▸ **Written request**
Count the lines below that contain the string "pictured", treating uppercase and lowercase as different. Reply with the number only.

▸ **Source records**
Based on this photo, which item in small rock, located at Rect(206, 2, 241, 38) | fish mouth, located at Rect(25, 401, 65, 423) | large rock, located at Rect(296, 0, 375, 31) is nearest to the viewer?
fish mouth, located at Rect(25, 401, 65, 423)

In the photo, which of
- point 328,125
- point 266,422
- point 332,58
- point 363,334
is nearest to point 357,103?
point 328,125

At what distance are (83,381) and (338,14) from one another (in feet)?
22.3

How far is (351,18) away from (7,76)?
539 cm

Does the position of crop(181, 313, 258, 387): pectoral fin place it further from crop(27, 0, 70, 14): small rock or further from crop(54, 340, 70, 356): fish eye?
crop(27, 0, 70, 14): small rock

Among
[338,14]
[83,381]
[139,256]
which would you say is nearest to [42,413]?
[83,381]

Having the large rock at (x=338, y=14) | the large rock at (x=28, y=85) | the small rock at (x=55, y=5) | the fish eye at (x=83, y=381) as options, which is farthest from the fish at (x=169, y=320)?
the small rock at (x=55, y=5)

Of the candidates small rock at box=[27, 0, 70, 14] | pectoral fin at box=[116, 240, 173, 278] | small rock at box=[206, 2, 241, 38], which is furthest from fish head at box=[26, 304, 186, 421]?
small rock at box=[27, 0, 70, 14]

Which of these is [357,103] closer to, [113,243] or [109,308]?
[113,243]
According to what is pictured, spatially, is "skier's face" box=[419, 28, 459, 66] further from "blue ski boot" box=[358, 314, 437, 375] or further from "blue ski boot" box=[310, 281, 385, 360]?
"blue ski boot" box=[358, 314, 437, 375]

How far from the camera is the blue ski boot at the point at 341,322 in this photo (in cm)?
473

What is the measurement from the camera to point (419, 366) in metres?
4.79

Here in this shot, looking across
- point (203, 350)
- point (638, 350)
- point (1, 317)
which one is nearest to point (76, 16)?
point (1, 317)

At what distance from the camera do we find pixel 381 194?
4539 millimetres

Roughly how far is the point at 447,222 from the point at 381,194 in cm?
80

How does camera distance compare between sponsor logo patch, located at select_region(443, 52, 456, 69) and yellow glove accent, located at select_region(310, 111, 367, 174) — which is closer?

* * *

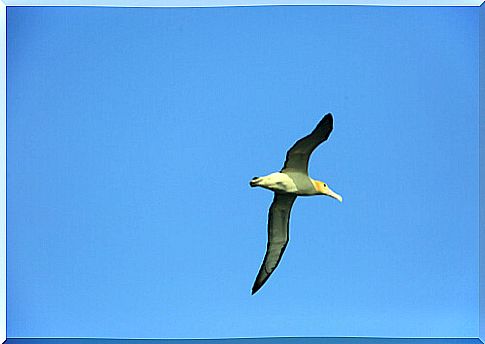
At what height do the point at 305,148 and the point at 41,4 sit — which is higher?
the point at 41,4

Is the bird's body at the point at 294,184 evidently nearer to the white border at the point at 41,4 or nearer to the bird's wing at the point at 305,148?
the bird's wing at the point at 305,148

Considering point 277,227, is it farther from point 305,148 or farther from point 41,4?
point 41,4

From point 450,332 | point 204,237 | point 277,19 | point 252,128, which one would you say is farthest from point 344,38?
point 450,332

---

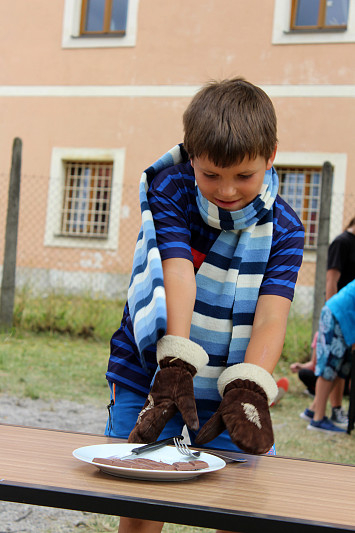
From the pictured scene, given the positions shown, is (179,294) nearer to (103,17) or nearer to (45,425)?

▸ **Answer to this task**
2